Hi all,
I am new to shell scripting and wanna calculate the mean and standard deviation using shell programming.
I have a file with letters that are repeating and their corresponding duration
a 0.32
a 0.89
aa 0.34
aa 0.23
au 0.012
au 0.26
SIL 0.34
ai 0.9
b 0.29
bh 0.19
ssil 0.87
I want to calculate the mean and standard deviation for each letter. I am able to calculate for single letter, but cant do for whole date at a time.
You obviously want to match "a", but not "aa" or "ai", etc., right? As your file has spaces delimiting the first field use these to limit your matched lines to only the wanted ones:
grep '^a ' file | ...
Notice the space character behind the "a" - this will match only the lines starting with "a" but not these starting with "a<something>".
Then replace the space by a tab character in my solution.
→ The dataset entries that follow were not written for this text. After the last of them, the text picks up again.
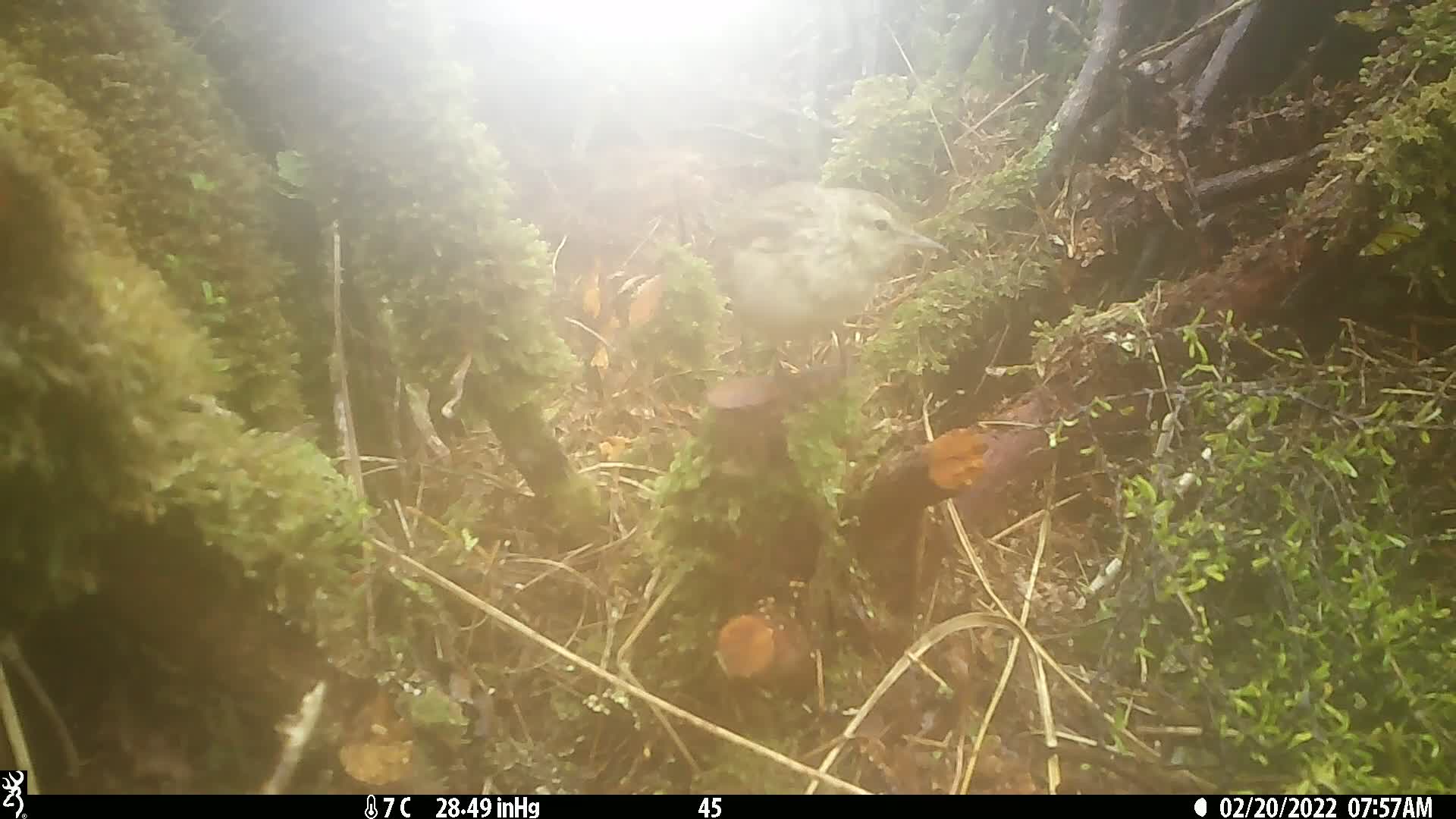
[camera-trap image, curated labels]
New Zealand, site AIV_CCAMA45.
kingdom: Animalia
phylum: Chordata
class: Aves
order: Passeriformes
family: Motacillidae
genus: Anthus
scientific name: Anthus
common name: pipit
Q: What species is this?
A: Pipit (Anthus).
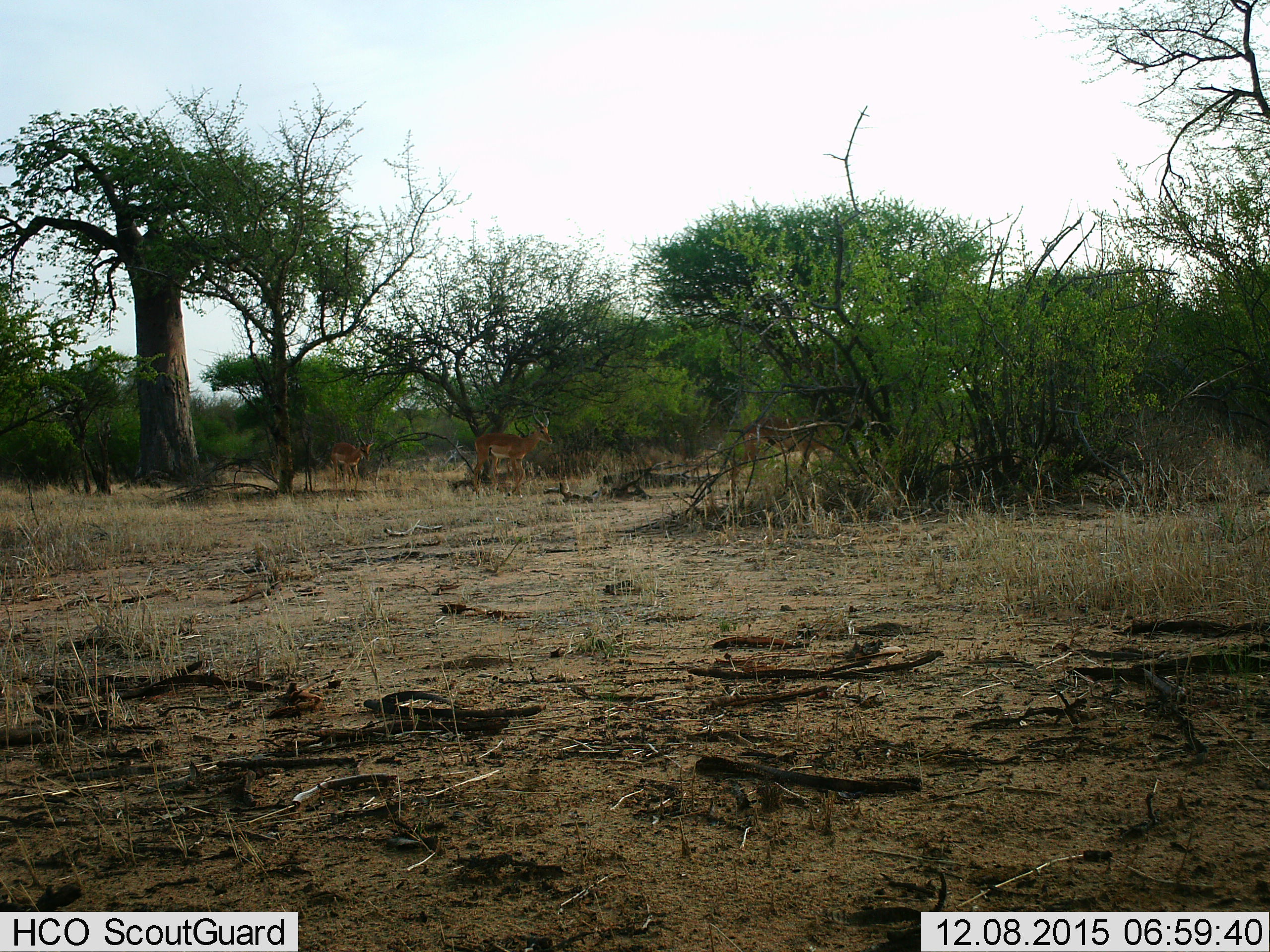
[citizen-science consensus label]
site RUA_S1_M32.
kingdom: Animalia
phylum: Chordata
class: Mammalia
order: Artiodactyla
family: Bovidae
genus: Aepyceros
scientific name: Aepyceros melampus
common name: impala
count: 3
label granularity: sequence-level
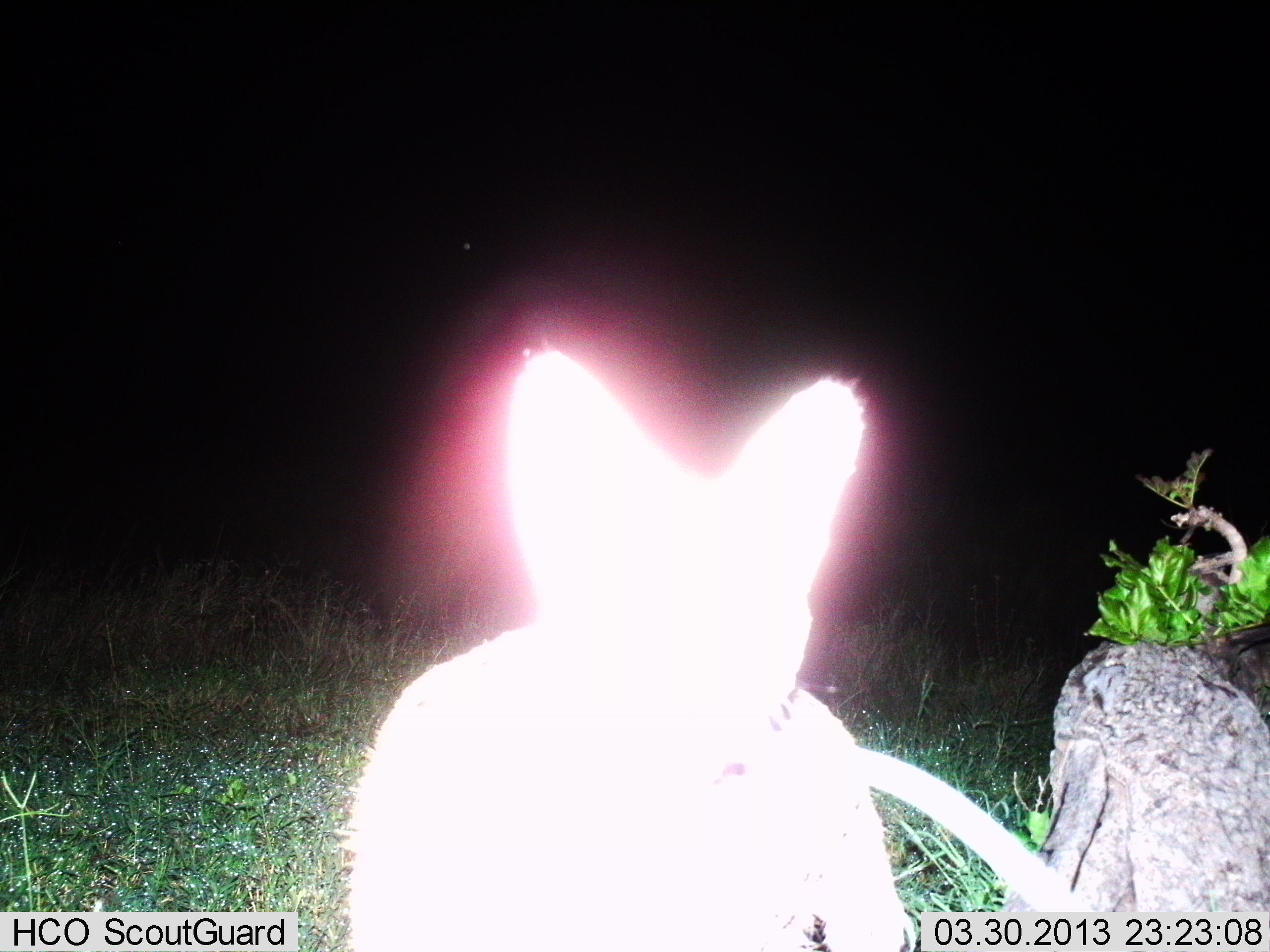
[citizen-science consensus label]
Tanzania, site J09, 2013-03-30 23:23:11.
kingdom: Animalia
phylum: Chordata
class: Mammalia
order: Carnivora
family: Felidae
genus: Leptailurus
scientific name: Leptailurus serval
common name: serval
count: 1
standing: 95%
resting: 0%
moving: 5%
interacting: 0%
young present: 0%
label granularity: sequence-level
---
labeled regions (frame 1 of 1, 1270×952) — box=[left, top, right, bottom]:
animal: box=[346, 349, 922, 952]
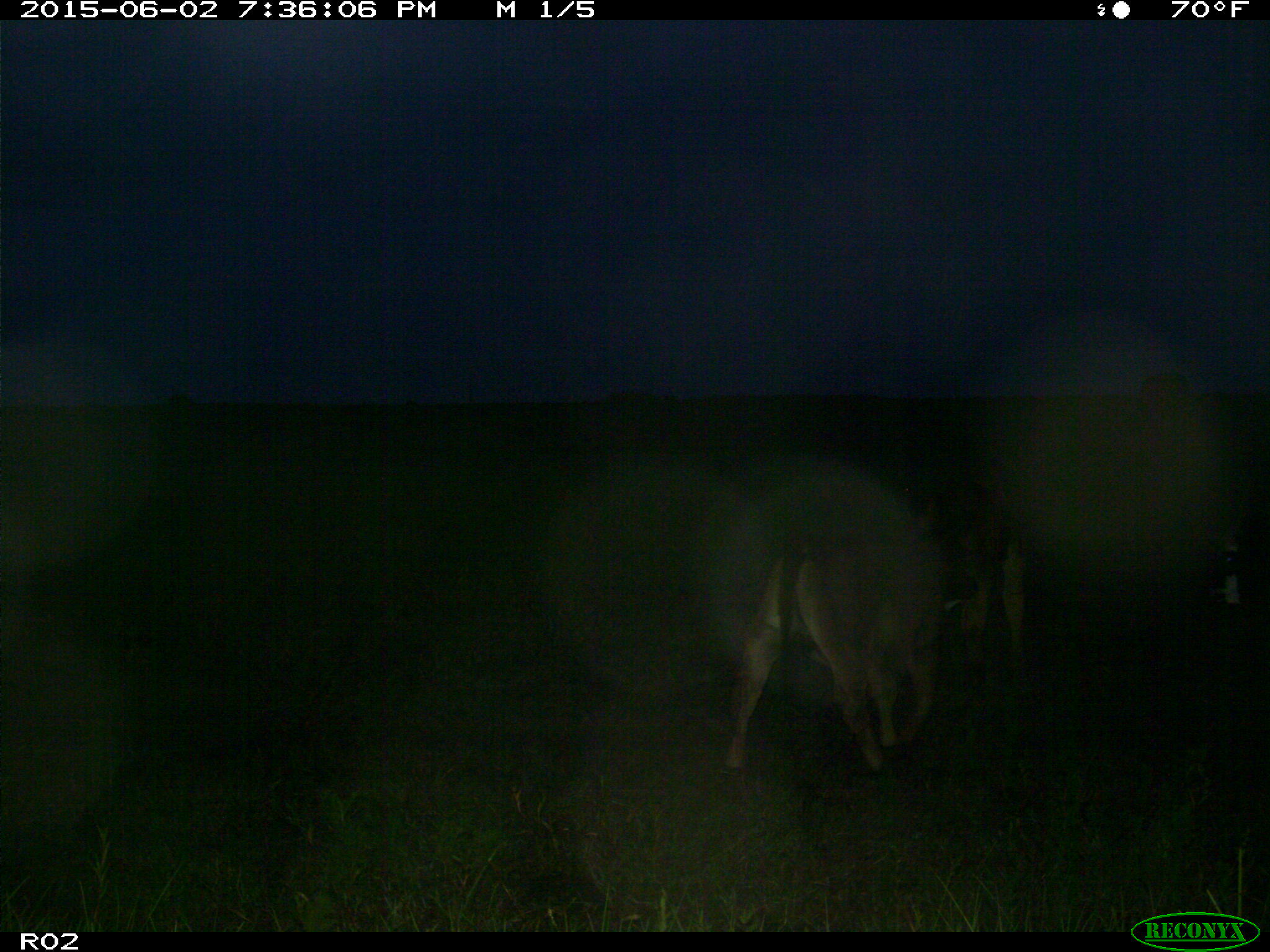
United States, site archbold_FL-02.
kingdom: Animalia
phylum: Chordata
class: Mammalia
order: Artiodactyla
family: Bovidae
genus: Bos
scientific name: Bos taurus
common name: domestic cow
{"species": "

It is possible to search for any character, you just have to take care that the shell doesn't devour the more fancy characters with a special meaning to it. This is what the single quotes around the regexp are for.
Replace in the following examples the "<tab>" with a literal tab character, i just write it that way to make it readable:
While this would not work as expected, because the shell would take the tab char:
echo "abc<tab>def" | grep c<tab>d
The following would work indeed:
echo "abc<tab>def" | grep 'c<tab>d'
Notice the difference: the quotation marks around the regexp.